How does tabular numerical data work in vector databases in other words can you just take a csv with numbers like salary data and save it in a vector database AND still be able to perform operations on it as if it were tabular e.g selection and filtering. Or is some context lost? Can it get MAX from a column easily?
- Your still limited by the same context window. The only thing embeddings/vector DB’s help with is retrieving chunks of the most relevant information. That information is then added to the standard GPT prompt. It’s really two separate things, embeddings/vector DBs don’t let you pass more information to GPT, they just let you pass the most relevant information.
- As you might be wondering now, this doesn’t really work well for raw numerical data. But fundamentally, neither do LLMs. They are bad at math. I wouldn’t trust them with MAX anythings. Turns out, regular relational databases are really good at that sort of thing. Probably best route to explore is sharing a relation database schema with GPT and asking it to write SQL queries, but even that can be problematic.
That’s interesting. I am currently using step 2 and it works incredibly with pandas. I use few shot examples and a detailed explanation of DB. I was curious if Vector DBs offered much for numerical data at this point. Thanks for pointing it out.
Hey @jethro.adeniran
Can you say how you have described your db ?

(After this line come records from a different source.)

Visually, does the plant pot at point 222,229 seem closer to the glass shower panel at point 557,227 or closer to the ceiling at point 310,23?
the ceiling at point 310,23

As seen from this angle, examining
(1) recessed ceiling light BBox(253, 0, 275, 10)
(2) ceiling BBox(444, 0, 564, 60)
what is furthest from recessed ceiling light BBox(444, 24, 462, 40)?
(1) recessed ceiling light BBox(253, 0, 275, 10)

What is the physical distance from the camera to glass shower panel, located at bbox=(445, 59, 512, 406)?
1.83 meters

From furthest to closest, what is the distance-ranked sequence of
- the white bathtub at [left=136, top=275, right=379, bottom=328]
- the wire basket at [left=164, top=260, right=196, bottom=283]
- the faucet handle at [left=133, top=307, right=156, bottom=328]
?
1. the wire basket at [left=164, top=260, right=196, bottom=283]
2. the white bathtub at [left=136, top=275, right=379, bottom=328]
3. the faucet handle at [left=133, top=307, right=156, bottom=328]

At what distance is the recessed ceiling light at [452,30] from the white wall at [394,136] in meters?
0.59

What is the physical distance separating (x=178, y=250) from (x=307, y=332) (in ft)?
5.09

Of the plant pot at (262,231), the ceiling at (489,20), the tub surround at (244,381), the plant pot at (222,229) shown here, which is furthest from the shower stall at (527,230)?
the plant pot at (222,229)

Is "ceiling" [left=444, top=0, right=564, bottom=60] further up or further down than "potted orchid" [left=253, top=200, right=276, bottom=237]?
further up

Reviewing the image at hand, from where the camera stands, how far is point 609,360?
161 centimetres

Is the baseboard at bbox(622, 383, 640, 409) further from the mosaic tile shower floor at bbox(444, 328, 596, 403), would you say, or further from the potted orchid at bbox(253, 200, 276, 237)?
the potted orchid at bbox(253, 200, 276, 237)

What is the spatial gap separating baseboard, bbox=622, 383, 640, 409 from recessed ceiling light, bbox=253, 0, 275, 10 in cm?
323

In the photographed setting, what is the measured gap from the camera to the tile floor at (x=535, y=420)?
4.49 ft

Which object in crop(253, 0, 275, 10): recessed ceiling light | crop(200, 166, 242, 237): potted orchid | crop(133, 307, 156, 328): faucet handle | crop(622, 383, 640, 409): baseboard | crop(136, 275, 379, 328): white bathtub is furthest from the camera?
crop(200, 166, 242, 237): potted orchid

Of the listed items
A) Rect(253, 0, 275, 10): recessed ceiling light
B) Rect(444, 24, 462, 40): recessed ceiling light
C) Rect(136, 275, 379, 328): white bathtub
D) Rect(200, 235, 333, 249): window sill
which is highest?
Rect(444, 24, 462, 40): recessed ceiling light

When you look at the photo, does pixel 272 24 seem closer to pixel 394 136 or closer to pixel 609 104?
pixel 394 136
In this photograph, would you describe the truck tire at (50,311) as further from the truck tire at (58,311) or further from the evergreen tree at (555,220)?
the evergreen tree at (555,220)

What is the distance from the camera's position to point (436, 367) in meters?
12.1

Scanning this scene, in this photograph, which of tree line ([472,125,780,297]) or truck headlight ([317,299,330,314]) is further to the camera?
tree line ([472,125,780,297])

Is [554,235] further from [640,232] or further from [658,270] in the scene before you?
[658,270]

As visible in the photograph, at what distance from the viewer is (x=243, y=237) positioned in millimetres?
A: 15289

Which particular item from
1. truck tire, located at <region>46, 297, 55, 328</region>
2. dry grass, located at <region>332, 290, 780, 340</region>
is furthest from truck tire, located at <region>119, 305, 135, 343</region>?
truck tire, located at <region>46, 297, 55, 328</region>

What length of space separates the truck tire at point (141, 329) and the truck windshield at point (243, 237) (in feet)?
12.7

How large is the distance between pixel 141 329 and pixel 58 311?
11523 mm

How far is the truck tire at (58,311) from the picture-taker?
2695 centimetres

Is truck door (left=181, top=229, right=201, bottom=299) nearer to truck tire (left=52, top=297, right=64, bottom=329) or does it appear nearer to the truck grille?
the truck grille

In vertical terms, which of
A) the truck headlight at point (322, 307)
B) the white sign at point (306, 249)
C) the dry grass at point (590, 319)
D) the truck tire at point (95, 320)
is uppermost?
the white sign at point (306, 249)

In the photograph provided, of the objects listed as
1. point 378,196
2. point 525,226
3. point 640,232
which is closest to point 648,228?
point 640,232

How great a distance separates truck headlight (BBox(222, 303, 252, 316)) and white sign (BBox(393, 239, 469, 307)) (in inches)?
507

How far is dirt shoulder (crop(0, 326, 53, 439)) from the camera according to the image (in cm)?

Because when I have done this thing the chatgpt could not understand which table to pick when I passed all the table names it has an issue with column names then I shared the column names based on the table names it was picking because my data is formatted in json in some of the columns I even sent the structure of it in the prompt
Even after this it could not write a proper query
Next I have tried sending it some sample queries also but this obviously was increasingly my prompt length
Now I am trying to use embeddings to do these things
wish to hear your opinion on that
I have posted a question about this in the community please have a look
Do you have many databases oR one ?
If you have one, create as part of your prompt a description of the database include a percentage of column names and explain what they mean etc – and then give it actually few shot examples of queries you need.
Your first prompt must have a lot of info – maybe not too big-- then you will get a reliable sql or python that matches specific database.
But also try to store prompts as a string - before sending and printing them to check where it is going wrong.
Temperature is also important, lower is better when it comes to generating code – say 0.3
All in all what mine does is simple it knows the database well and it has good examples of code i expect i interecept with a Python REPL and run the pandas and send the result as html which i output on frontend.